Sign in to post your reply or Sign up for a free account.

Similar topics

10
by: Bill Davidson | last post by:
Hi there, Please forgive me for posting this article on multiple groups. Being new in the newsgroups, I was not sure which group would have been appropriate for my question. Sorry. My...
13
by: Derek | last post by:
As I understand it there is a good amount of link compatibility among C compilers. For example, I can compile main.c with GCC and func.c with Sun One and link the objects using either linker (GNU...
0
by: Chris Stephens | last post by:
Low Cost C Compilers ------------------------------------ HI-TECH Software's C compilers are now available to support the ARM, dsPIC, msp430, 8051, PIC 10 to 17, PIC 18 as well as many other...
3
by: Robert | last post by:
I have a number of web projects converted from 1.1 to 2.0 in VS2005. I am methodically seeing the error below: The element 'compilation' has invalid child element 'compilers'. List of...
12
by: madhura | last post by:
Hello, I have a basic question about compilers. What are the different types of compilers, are they written by different companies, why there are different names of compilers, what is the purpose,...
8
by: pransri2006 | last post by:
Hi guys! I think all of u know about the designing of compilers. Can any body tell me about the designing of the compilers. And also tell me the difference between the compilers and Interpreter...
30
by: albert.neu | last post by:
Hello! What is a good compiler to use? (for MS Windows, for Linux) Any recommendations?? What's the point of having a C99 standard, if different compilers still produce differing results? ...
0
by: JosAH | last post by:
Greetings, last week's tip was a bit of playtime where we've built a Sudoku solver. This week we're going to build some complicated stuff: a compiler. Compiler construction is a difficult...
0
by: JosAH | last post by:
Greetings, this week we discuss the design of the syntactic aspects of our little language; it helps with the design for the parser(s) that recognize such syntax. Last week we saw the tokenizer:...
0
by: JosAH | last post by:
Greetings, Introduction This part of the article is one week late; I apologize for that; my excuse is: bizzy, bizzy, bizzy; I attended a nice course and I had to lecture a bit and there...
0
by: taylorcarr | last post by:
A Canon printer is a smart device known for being advanced, efficient, and reliable.

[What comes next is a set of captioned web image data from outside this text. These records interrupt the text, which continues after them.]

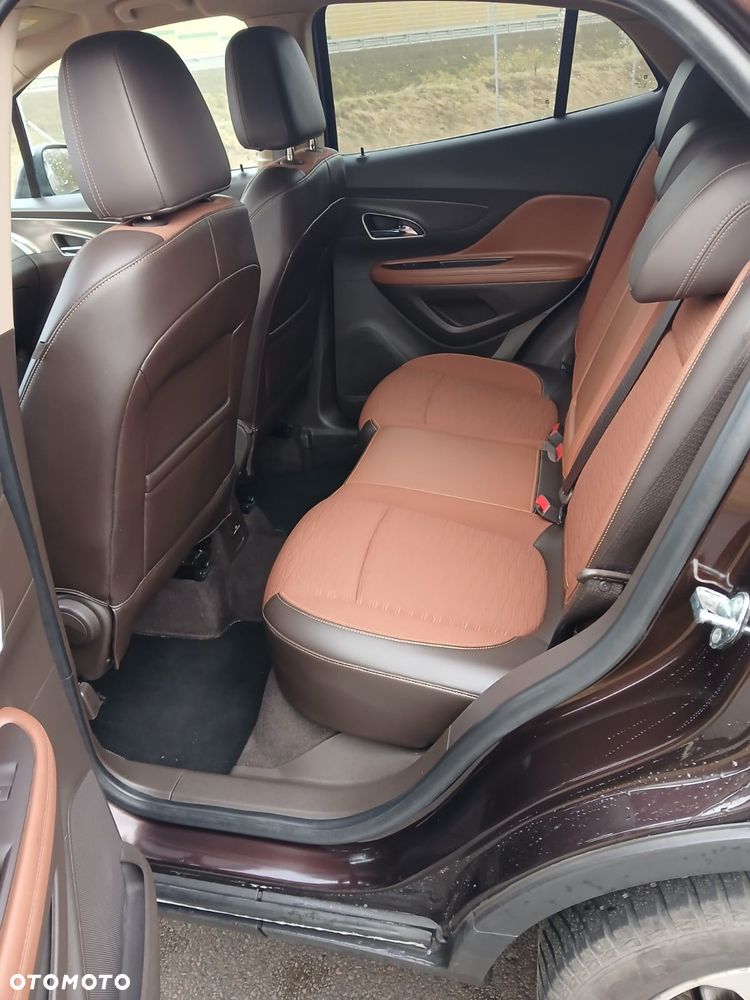Opel Mokka 1.6 CDTI Cosmo S&S - 17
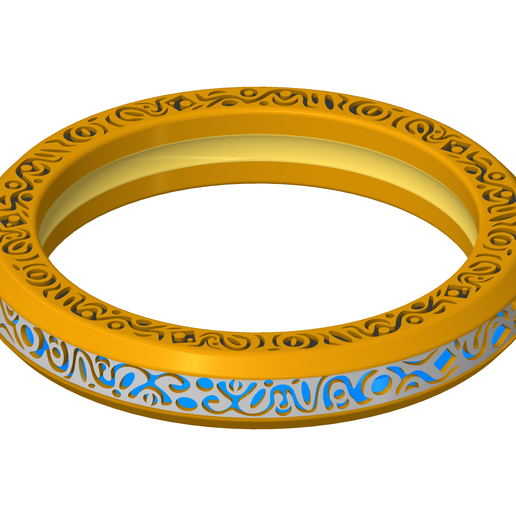 💍 Shang Chi Ten Rings Mandarin Rings Makluan Rings Match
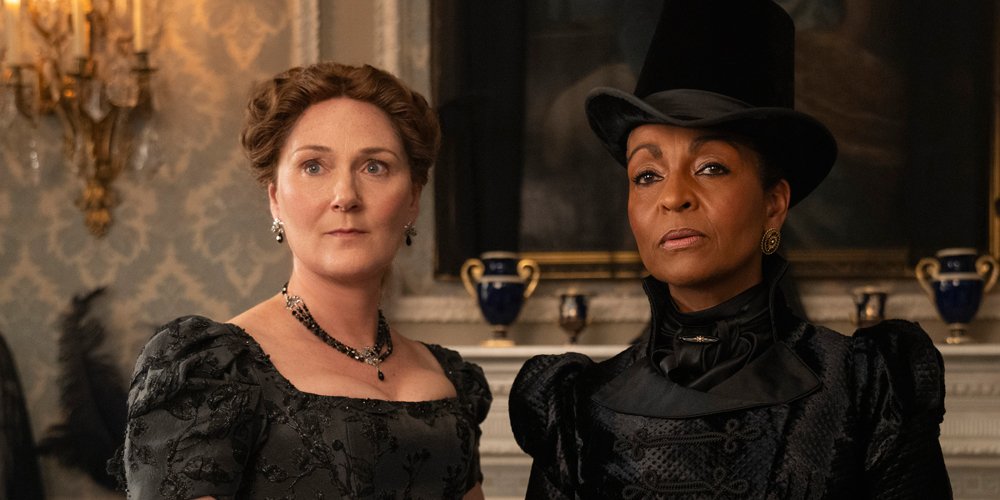 Ideia de programa de TV spin-off de ‘Bridgerton’ apresentada pela produtora executiva Shonda Rhimes | Bridgerton, Netflix, Ruth Gemmell | Notícias e fofocas sobre celebridades | Entretenimento, fotos e vídeos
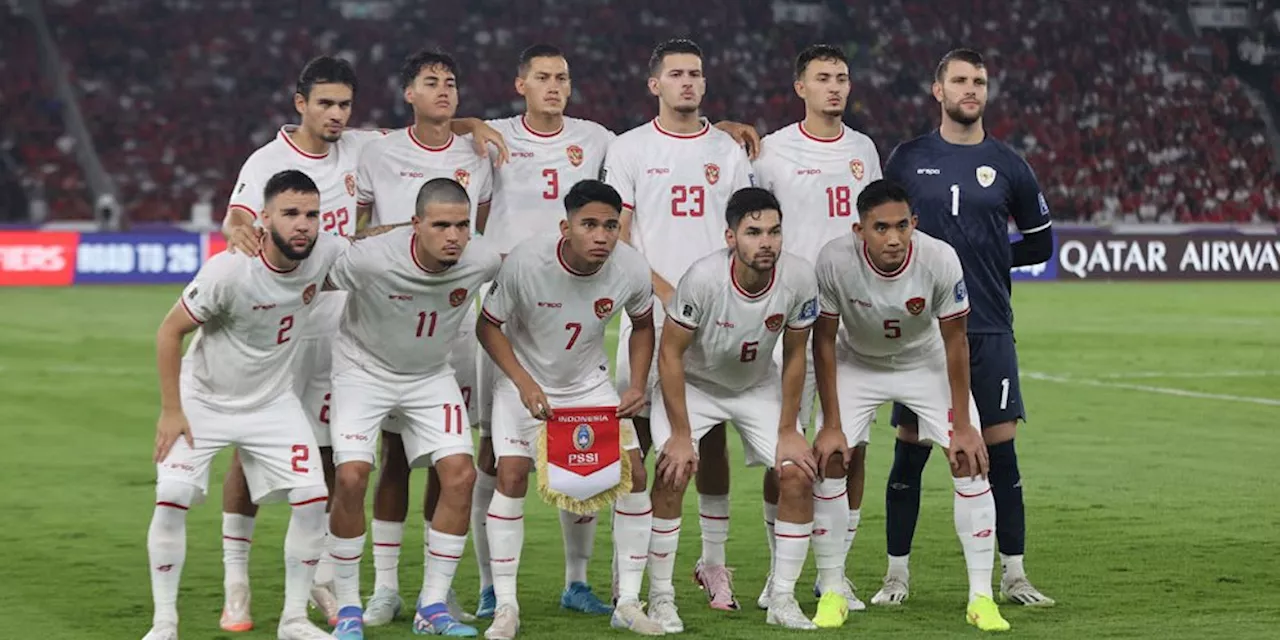 Timnas Indonesia Panggil 27 Pemain untuk Lawan Bahrain dan China, Termasuk Mees Hilgers dan Eliano Reijnders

It is designed for home, office, and hybrid workspace use and can also be used for a variety of purposes. However,...
0
by: Charles Arthur | last post by:
How do i turn on java script on a villaon, callus and itel keypad mobile phone
0
by: ryjfgjl | last post by:
If we have dozens or hundreds of excel to import into the database, if we use the excel import function provided by database editors such as navicat, it will be extremely tedious and time-consuming...
0
by: ryjfgjl | last post by:
In our work, we often receive Excel tables with data in the same format. If we want to analyze these data, it can be difficult to analyze them because the data is spread across multiple Excel files...
0
by: emmanuelkatto | last post by:
Hi All, I am Emmanuel katto from Uganda. I want to ask what challenges you've faced while migrating a website to cloud. Please let me know. Thanks! Emmanuel
1
by: nemocccc | last post by:
hello, everyone, I want to develop a software for my android phone for daily needs, any suggestions?
1
by: Sonnysonu | last post by:
This is the data of csv file 1 2 3 1 2 3 1 2 3 1 2 3 2 3 2 3 3 the lengths should be different i have to store the data by column-wise with in the specific length. suppose the i have to...
0
by: Hystou | last post by:
Most computers default to English, but sometimes we require a different language, especially when relocating. Forgot to request a specific language before your computer shipped? No problem! You can...
0
Oralloy
by: Oralloy | last post by:
Hello folks, I am unable to find appropriate documentation on the type promotion of bit-fields when using the generalised comparison operator "<=>". The problem is that using the GNU compilers,...

By using Bytes.com and it's services, you agree to our Privacy Policy and Terms of Use.

To disable or enable advertisements and analytics tracking please visit the manage ads & tracking page.